■ TASK PROMPT: List every row below that contains the word "farthest", and omit all other rows.
** START EXERCISE MATERIAL **
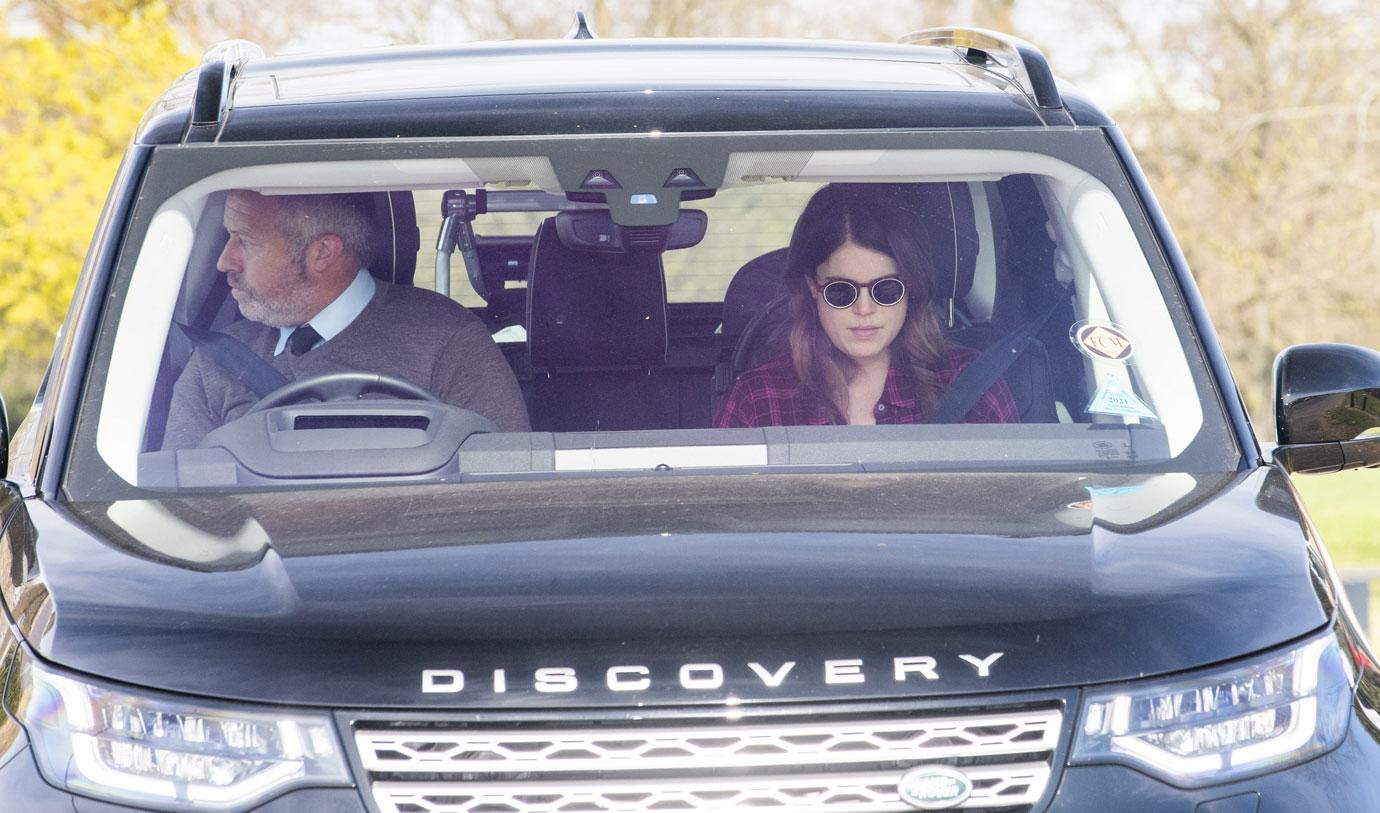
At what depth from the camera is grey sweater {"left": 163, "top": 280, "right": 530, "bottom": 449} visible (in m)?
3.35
** END EXERCISE MATERIAL **
** START EXERCISE MATERIAL **
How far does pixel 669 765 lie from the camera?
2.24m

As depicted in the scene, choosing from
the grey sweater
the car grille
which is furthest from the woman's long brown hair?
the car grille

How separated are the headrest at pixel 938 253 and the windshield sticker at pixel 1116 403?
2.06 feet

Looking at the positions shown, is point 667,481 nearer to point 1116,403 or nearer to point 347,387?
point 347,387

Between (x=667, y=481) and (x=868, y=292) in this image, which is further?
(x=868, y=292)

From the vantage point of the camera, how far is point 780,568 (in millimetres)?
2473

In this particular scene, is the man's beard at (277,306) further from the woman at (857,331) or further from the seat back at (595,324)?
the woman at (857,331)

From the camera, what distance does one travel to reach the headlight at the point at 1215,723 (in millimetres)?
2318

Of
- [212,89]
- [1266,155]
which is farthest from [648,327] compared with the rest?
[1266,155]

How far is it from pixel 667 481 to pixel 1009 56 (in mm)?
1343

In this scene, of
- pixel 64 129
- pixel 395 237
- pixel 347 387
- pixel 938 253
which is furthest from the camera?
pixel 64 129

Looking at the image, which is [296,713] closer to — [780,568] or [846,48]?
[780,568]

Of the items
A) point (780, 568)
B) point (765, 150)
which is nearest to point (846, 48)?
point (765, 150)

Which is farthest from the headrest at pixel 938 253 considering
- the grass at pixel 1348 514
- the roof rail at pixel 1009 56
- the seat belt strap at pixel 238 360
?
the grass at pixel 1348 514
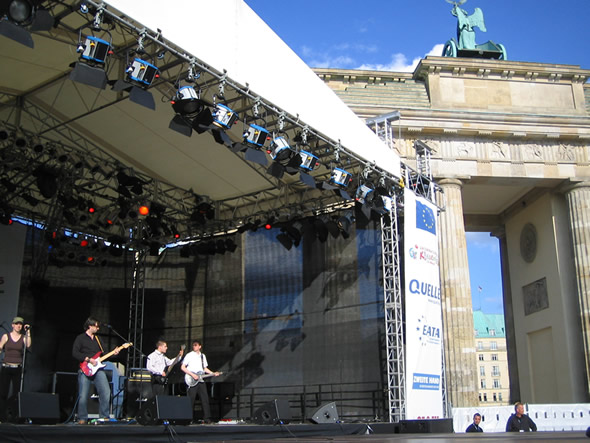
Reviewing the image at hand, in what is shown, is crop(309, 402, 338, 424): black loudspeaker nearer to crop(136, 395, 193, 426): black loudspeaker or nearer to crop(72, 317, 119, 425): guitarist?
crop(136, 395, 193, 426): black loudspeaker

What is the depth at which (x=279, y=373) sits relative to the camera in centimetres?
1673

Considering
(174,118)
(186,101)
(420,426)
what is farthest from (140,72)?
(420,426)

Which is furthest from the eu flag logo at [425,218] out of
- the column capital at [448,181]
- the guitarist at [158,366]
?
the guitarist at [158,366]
** END EXERCISE MATERIAL **
** START EXERCISE MATERIAL **
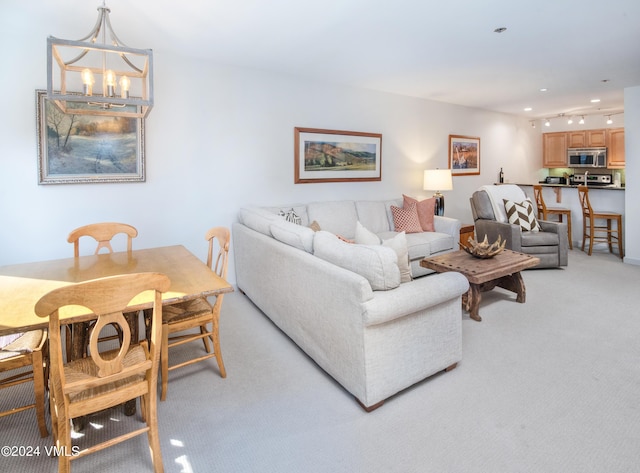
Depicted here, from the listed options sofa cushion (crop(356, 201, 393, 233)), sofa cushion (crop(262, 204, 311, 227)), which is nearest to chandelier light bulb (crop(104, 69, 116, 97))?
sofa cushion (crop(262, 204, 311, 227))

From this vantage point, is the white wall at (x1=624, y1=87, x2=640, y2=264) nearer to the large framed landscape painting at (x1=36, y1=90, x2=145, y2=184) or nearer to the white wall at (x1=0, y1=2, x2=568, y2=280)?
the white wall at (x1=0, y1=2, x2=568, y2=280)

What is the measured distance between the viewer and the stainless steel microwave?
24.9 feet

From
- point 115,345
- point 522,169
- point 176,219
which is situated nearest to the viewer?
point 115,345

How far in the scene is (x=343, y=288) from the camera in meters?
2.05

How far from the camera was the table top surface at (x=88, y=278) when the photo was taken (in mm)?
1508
** END EXERCISE MATERIAL **
■ OUTPUT OF THE TASK:
which is farthest from [648,327] compared with the rest?
Which is farthest from the headrest at pixel 938 253 considering
what is farthest from (140,72)?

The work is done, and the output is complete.